The Enterprise-D visits Starbase 179 and takes on some replacement crew as part of an Officer Exchange Program. Picard notes that Starfleet thinks it would be a good idea for someone from the Enterprise to participate as well—and mentions that there is a Klingon vessel, the Pagh, in the area that would agree to take on an exchange officer. Inspired, Riker volunteers to participate because "nobody's ever done it before." He has a slightly rocky start, but manages to develop a camaraderie with most of the crew of the Pagh. Most of the crew, anyway—the overly paranoid Captain Kargan is a different story.

Meanwhile, the exchange officers on the Enterprise are adjusting.
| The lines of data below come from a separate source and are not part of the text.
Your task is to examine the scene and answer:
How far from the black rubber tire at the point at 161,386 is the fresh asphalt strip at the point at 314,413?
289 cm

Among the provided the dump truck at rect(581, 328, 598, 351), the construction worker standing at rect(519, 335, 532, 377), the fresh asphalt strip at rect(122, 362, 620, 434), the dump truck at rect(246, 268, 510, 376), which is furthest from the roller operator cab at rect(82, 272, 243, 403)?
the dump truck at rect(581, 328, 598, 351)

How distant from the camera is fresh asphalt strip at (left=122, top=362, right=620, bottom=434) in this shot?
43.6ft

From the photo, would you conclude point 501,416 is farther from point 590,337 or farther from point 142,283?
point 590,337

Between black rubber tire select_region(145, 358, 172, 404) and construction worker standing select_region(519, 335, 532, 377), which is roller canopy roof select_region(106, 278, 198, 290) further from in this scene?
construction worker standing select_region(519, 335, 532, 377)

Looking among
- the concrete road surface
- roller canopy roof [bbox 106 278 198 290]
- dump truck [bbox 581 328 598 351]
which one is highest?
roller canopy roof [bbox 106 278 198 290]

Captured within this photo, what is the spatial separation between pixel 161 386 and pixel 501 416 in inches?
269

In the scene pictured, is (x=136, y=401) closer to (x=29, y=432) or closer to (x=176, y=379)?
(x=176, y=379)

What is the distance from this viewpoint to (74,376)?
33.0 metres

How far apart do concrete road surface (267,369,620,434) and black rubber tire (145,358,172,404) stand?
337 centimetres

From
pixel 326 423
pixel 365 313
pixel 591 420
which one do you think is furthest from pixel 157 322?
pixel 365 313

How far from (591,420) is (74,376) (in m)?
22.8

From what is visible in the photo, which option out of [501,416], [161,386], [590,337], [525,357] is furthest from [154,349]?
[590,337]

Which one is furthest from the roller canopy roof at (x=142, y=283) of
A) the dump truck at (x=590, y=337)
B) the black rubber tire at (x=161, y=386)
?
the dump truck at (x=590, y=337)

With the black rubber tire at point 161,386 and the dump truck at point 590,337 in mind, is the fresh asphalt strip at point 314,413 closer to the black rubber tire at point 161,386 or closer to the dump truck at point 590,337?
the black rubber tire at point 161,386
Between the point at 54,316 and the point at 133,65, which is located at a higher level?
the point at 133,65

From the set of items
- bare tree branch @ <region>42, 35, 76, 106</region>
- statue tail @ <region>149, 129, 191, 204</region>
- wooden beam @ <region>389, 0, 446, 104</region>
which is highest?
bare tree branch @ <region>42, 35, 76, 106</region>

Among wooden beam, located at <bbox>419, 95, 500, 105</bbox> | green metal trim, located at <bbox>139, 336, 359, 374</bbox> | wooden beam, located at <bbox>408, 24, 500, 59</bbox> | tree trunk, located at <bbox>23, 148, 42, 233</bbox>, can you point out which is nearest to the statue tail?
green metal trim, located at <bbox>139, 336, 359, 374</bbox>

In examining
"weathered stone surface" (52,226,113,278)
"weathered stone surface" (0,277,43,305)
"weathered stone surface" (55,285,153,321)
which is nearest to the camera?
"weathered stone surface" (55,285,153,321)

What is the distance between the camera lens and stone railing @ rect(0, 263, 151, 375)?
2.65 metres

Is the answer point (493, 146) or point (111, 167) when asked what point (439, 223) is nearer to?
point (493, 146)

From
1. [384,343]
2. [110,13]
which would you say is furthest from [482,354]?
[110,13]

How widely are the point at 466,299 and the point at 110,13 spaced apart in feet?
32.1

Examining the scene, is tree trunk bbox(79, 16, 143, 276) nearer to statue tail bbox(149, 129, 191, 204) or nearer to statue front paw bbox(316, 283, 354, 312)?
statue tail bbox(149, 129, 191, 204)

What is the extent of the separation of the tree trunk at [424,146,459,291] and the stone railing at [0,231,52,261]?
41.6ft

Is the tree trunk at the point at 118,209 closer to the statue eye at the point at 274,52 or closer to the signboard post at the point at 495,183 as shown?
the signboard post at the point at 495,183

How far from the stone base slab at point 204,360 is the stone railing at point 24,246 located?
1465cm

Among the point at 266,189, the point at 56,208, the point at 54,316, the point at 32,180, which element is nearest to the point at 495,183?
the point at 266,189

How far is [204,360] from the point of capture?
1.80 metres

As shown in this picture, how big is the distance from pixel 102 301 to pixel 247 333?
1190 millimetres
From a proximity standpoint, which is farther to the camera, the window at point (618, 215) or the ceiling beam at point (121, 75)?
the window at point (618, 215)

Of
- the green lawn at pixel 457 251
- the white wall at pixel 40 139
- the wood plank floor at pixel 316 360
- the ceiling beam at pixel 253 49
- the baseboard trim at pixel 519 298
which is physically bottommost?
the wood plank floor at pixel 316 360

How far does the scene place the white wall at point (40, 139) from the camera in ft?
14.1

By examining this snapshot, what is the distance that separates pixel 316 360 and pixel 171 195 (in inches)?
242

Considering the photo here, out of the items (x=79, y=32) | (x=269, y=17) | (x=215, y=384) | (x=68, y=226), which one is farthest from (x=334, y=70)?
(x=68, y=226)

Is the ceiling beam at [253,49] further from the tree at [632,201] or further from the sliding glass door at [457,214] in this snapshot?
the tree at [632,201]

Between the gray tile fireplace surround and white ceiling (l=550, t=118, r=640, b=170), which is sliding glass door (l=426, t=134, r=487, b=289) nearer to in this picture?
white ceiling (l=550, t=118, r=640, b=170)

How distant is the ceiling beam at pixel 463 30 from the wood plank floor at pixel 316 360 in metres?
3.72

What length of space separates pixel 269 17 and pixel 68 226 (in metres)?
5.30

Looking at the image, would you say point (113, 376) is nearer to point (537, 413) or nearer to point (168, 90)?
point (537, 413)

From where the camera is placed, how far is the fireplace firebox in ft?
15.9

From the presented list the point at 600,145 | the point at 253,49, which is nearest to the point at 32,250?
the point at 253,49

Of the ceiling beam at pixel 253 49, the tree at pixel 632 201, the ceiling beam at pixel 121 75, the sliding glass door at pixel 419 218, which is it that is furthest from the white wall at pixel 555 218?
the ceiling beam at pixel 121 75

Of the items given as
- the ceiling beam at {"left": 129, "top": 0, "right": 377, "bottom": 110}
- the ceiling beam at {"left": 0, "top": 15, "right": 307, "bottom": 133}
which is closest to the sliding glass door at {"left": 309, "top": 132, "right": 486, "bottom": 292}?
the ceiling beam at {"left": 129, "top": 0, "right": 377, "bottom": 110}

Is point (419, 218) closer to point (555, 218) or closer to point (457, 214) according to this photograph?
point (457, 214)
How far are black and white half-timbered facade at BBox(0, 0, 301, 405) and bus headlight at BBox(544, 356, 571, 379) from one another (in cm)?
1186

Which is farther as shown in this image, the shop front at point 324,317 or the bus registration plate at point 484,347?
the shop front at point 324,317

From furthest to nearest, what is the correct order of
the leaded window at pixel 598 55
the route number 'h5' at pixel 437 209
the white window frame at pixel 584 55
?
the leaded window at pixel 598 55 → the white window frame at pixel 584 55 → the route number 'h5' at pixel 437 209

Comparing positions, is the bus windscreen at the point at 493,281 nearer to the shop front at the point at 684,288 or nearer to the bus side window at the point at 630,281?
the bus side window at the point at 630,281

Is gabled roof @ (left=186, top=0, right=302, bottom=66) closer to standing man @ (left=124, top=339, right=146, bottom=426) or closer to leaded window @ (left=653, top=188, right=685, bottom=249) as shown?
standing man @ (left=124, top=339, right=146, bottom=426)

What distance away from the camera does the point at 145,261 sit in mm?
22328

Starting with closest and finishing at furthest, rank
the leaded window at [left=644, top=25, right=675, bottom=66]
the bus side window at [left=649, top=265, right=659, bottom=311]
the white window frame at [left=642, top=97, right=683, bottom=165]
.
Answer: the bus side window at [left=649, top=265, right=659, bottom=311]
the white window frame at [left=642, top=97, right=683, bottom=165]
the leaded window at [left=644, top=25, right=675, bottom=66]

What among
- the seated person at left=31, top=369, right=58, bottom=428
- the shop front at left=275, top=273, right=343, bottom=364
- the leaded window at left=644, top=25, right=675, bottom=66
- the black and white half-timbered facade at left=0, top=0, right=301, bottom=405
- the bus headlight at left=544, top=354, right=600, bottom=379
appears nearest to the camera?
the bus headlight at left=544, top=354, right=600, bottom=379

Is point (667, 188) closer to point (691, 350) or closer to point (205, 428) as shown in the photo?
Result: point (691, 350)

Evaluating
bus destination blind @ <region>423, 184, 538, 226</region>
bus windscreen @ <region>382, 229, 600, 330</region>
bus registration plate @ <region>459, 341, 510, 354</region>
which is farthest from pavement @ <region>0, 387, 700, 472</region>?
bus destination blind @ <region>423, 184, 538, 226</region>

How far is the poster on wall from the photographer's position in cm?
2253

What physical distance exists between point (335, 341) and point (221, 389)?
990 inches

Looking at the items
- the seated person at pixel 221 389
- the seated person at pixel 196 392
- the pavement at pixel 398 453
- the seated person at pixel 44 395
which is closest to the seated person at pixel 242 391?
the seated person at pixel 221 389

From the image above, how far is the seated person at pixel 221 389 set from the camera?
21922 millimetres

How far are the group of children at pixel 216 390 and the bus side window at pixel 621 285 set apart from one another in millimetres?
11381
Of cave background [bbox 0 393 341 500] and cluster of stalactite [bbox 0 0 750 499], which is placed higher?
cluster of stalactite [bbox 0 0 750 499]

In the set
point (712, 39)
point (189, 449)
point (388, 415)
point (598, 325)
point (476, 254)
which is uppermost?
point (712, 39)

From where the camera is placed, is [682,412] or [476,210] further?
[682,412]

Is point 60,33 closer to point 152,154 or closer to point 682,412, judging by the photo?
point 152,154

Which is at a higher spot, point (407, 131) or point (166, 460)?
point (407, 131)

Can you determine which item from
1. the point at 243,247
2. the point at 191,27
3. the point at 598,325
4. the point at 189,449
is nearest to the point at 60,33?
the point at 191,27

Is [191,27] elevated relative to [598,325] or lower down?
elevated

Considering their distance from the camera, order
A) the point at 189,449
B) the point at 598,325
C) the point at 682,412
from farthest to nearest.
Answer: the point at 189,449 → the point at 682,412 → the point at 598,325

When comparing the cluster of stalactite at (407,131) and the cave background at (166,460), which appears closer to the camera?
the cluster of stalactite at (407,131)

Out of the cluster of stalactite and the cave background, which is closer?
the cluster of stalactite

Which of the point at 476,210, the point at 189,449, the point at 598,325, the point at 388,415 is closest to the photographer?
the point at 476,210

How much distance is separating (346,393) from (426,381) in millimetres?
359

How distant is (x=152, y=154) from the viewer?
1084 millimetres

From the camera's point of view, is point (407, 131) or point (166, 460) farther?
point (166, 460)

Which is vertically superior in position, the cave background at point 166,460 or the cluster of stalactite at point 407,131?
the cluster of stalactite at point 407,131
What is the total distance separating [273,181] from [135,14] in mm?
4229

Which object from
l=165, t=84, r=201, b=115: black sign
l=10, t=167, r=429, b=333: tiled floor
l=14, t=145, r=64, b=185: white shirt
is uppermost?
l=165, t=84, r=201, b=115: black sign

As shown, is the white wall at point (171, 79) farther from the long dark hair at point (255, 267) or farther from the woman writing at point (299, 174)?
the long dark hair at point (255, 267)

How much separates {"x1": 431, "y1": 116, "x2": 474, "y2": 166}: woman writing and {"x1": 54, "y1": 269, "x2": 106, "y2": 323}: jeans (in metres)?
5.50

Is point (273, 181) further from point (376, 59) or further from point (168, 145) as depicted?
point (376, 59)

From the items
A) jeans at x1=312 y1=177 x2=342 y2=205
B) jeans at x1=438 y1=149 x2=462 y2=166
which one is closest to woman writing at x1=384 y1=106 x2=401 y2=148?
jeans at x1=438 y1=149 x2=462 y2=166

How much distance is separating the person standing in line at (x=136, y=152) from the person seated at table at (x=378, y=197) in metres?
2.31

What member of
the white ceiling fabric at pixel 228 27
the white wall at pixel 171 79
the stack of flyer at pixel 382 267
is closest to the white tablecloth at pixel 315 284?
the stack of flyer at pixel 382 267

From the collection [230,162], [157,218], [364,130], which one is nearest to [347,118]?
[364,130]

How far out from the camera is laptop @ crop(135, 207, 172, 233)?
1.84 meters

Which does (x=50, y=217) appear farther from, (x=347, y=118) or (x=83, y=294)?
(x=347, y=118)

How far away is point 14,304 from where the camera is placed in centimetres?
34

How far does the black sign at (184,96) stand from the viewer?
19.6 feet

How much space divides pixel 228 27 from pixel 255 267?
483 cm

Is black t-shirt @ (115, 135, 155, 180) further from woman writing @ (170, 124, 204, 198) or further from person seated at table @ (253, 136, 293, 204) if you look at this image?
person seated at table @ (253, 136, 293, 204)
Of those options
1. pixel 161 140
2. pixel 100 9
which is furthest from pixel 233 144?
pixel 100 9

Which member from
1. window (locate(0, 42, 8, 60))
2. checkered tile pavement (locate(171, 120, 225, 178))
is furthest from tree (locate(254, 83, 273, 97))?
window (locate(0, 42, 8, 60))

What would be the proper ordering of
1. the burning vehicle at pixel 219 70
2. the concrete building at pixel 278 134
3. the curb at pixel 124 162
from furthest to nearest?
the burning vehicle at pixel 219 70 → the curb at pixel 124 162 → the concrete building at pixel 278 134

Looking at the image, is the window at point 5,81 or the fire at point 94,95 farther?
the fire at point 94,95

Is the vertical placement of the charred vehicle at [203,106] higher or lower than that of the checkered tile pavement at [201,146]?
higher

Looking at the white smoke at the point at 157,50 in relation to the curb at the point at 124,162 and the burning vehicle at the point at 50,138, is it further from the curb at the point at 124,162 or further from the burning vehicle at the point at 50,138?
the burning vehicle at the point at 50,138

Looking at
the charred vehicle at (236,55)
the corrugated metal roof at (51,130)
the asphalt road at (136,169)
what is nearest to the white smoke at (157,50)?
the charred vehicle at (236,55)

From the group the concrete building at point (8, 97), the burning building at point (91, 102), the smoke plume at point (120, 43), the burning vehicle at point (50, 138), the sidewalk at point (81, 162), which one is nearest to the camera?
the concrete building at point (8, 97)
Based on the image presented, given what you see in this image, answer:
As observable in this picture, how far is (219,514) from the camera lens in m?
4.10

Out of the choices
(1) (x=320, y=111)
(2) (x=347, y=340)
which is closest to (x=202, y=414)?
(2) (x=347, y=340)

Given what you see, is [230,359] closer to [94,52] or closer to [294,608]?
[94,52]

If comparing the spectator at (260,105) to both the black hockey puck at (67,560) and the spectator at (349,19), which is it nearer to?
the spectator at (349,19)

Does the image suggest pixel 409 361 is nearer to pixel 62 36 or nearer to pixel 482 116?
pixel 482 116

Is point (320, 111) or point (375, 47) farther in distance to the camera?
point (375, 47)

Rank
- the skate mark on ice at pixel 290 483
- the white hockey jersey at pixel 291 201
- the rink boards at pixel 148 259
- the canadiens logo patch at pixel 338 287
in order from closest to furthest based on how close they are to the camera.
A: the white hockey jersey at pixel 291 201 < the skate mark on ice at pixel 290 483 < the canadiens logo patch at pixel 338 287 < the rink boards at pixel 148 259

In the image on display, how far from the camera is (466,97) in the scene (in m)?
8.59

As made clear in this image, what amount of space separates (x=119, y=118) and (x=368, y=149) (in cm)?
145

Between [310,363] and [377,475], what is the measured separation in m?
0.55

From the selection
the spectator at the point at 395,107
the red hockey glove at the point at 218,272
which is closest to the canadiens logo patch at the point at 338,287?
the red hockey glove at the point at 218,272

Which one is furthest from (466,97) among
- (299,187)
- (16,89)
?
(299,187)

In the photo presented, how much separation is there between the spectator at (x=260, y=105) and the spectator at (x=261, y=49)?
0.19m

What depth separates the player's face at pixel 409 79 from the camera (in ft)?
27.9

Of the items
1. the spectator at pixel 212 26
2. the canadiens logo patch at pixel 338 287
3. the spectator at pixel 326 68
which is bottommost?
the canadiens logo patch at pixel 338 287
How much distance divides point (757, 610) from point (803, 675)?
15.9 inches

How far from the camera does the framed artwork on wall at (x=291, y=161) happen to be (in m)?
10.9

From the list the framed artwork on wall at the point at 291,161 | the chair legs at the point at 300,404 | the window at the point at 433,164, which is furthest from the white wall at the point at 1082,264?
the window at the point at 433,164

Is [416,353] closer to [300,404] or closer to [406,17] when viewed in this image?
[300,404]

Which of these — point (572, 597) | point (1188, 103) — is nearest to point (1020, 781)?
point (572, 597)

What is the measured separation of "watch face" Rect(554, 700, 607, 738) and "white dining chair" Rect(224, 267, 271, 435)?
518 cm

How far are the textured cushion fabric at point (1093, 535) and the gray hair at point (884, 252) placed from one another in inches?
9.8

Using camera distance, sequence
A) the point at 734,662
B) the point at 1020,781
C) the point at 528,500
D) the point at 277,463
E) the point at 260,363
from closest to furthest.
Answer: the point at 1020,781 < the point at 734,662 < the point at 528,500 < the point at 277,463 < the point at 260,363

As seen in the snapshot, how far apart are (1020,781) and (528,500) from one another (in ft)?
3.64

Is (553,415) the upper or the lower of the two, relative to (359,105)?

The overly-eager Ensign Mendon, a Benzite, irritates Worf with his constant suggestions for improvement and apparent arrogance, and when he discovers a potentially dangerous bacteria on both the hull of the Enterprise and the Pagh, he waits overly long to inform Picard of the discovery. When questioned, he states that it is a Benzite regulation to wait until they have a full analysis and resolution before reporting the problem. Picard informs him that if there is a potential for danger to the ship, he should inform the bridge immediately and continue his analysis. Upon discovering that the bacteria is chewing a hole in the hull, and that the Pagh is even more susceptible, the Enterprise changes course to intercept the Klingon ship to warn them of the potential danger.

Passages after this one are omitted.